-- Requirements --
Put each line of the rows below into a JSON list of strings, one string per line, and leave out the blank lines.
### Records provided ###
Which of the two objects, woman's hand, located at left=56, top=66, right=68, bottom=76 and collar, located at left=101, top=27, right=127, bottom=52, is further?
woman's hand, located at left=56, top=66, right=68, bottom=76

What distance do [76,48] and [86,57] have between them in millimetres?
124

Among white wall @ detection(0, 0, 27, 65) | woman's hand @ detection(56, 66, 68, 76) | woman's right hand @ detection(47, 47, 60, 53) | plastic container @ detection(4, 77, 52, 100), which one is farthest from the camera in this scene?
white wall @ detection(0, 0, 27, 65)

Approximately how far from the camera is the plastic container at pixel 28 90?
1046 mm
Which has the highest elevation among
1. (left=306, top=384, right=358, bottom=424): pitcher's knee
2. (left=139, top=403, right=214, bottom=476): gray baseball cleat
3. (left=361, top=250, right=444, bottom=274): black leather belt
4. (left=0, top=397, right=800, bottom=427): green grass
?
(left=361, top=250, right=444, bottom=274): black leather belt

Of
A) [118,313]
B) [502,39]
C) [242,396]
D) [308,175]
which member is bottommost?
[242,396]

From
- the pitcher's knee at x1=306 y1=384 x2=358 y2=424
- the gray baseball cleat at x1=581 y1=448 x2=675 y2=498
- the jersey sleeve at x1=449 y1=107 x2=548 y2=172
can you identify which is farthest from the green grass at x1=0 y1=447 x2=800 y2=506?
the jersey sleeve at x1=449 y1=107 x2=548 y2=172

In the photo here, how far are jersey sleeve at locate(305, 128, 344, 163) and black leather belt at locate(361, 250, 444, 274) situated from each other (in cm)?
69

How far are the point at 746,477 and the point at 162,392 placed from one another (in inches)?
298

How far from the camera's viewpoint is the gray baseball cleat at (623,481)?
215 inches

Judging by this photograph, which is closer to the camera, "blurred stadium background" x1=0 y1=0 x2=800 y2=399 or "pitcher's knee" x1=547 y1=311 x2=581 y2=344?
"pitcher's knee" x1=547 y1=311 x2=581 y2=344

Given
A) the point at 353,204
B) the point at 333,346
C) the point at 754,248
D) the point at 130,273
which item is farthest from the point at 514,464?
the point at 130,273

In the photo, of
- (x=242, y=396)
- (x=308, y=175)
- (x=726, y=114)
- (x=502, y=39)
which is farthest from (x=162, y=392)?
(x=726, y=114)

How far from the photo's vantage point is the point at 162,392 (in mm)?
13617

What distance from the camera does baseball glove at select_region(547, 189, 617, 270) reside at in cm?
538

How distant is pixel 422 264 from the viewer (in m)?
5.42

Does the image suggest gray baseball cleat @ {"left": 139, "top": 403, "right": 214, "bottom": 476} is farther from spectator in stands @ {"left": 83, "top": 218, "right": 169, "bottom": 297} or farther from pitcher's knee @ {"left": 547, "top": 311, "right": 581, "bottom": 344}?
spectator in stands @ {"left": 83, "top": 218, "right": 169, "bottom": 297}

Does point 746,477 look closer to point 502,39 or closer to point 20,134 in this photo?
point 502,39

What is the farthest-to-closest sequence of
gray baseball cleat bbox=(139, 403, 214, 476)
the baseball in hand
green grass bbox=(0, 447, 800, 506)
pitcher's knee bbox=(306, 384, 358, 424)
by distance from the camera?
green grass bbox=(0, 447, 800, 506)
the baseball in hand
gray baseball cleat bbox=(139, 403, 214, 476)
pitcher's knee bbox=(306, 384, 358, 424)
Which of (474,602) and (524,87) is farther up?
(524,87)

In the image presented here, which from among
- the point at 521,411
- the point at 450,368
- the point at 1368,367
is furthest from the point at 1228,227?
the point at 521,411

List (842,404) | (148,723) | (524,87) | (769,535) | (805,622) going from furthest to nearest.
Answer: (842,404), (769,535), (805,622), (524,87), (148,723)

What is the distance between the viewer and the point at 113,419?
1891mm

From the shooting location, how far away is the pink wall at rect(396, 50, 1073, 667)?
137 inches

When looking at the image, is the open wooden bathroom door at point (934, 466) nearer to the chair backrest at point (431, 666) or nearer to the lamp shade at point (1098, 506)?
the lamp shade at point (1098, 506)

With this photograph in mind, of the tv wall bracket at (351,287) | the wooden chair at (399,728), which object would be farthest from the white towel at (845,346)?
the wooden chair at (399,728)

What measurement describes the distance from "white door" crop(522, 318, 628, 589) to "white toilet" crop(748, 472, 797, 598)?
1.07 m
###
-- Written solution --
[
  "Which of the two objects, woman's hand, located at left=56, top=66, right=68, bottom=76 and collar, located at left=101, top=27, right=127, bottom=52, is further?",
  "woman's hand, located at left=56, top=66, right=68, bottom=76",
  "What distance do [76,48] and [86,57] have between them in millimetres?",
  "124",
  "Among white wall @ detection(0, 0, 27, 65) | woman's hand @ detection(56, 66, 68, 76) | woman's right hand @ detection(47, 47, 60, 53) | plastic container @ detection(4, 77, 52, 100), which one is farthest from the camera in this scene?",
  "white wall @ detection(0, 0, 27, 65)",
  "Approximately how far from the camera is the plastic container at pixel 28 90?",
  "1046 mm",
  "Which has the highest elevation among",
  "1. (left=306, top=384, right=358, bottom=424): pitcher's knee",
  "2. (left=139, top=403, right=214, bottom=476): gray baseball cleat",
  "3. (left=361, top=250, right=444, bottom=274): black leather belt",
  "4. (left=0, top=397, right=800, bottom=427): green grass",
  "?",
  "(left=361, top=250, right=444, bottom=274): black leather belt",
  "Of",
  "A) [118,313]",
  "B) [502,39]",
  "C) [242,396]",
  "D) [308,175]",
  "which member is bottommost?",
  "[242,396]",
  "From",
  "- the pitcher's knee at x1=306 y1=384 x2=358 y2=424",
  "- the gray baseball cleat at x1=581 y1=448 x2=675 y2=498",
  "- the jersey sleeve at x1=449 y1=107 x2=548 y2=172",
  "can you identify which is farthest from the green grass at x1=0 y1=447 x2=800 y2=506?",
  "the jersey sleeve at x1=449 y1=107 x2=548 y2=172",
  "In the photo here, how far are jersey sleeve at locate(305, 128, 344, 163) and black leather belt at locate(361, 250, 444, 274) situated from each other (in cm)?",
  "69",
  "How far are the point at 746,477 and the point at 162,392 placed from one another (in inches)?",
  "298",
  "How far from the camera's viewpoint is the gray baseball cleat at (623,481)?",
  "215 inches",
  "Judging by this photograph, which is closer to the camera, \"blurred stadium background\" x1=0 y1=0 x2=800 y2=399 or \"pitcher's knee\" x1=547 y1=311 x2=581 y2=344?",
  "\"pitcher's knee\" x1=547 y1=311 x2=581 y2=344",
  "Given",
  "A) the point at 353,204",
  "B) the point at 333,346",
  "C) the point at 754,248",
  "D) the point at 130,273",
  "which item is farthest from the point at 514,464?",
  "the point at 130,273",
  "In the photo, of",
  "- (x=242, y=396)",
  "- (x=308, y=175)",
  "- (x=726, y=114)",
  "- (x=502, y=39)",
  "which is farthest from (x=162, y=392)?",
  "(x=726, y=114)",
  "How far from the photo's vantage point is the point at 162,392 (in mm)?",
  "13617",
  "What distance from the camera does baseball glove at select_region(547, 189, 617, 270) reside at in cm?",
  "538",
  "How distant is pixel 422 264 from the viewer (in m)?",
  "5.42",
  "Does the image suggest gray baseball cleat @ {\"left\": 139, \"top\": 403, \"right\": 214, \"bottom\": 476} is farther from spectator in stands @ {\"left\": 83, \"top\": 218, \"right\": 169, \"bottom\": 297} or farther from pitcher's knee @ {\"left\": 547, \"top\": 311, \"right\": 581, \"bottom\": 344}?",
  "spectator in stands @ {\"left\": 83, \"top\": 218, \"right\": 169, \"bottom\": 297}",
  "Does point 746,477 look closer to point 502,39 or closer to point 20,134 in this photo?",
  "point 502,39",
  "What is the farthest-to-closest sequence of",
  "gray baseball cleat bbox=(139, 403, 214, 476)",
  "the baseball in hand",
  "green grass bbox=(0, 447, 800, 506)",
  "pitcher's knee bbox=(306, 384, 358, 424)",
  "by distance from the camera?",
  "green grass bbox=(0, 447, 800, 506)",
  "the baseball in hand",
  "gray baseball cleat bbox=(139, 403, 214, 476)",
  "pitcher's knee bbox=(306, 384, 358, 424)",
  "Which of (474,602) and (524,87) is farther up?",
  "(524,87)",
  "In the image presented here, which from among",
  "- the point at 521,411",
  "- the point at 450,368",
  "- the point at 1368,367",
  "is furthest from the point at 1228,227?",
  "the point at 521,411",
  "List (842,404) | (148,723) | (524,87) | (769,535) | (805,622) going from furthest to nearest.",
  "Answer: (842,404), (769,535), (805,622), (524,87), (148,723)",
  "What is the distance between the viewer and the point at 113,419?",
  "1891mm",
  "From the shooting location, how far away is the pink wall at rect(396, 50, 1073, 667)?",
  "137 inches",
  "When looking at the image, is the open wooden bathroom door at point (934, 466) nearer to the chair backrest at point (431, 666) or nearer to the lamp shade at point (1098, 506)?",
  "the lamp shade at point (1098, 506)",
  "With this photograph in mind, of the tv wall bracket at (351,287) | the wooden chair at (399,728), which object would be farthest from the white towel at (845,346)?",
  "the wooden chair at (399,728)",
  "What measurement describes the distance from \"white door\" crop(522, 318, 628, 589) to \"white toilet\" crop(748, 472, 797, 598)?",
  "1.07 m"
]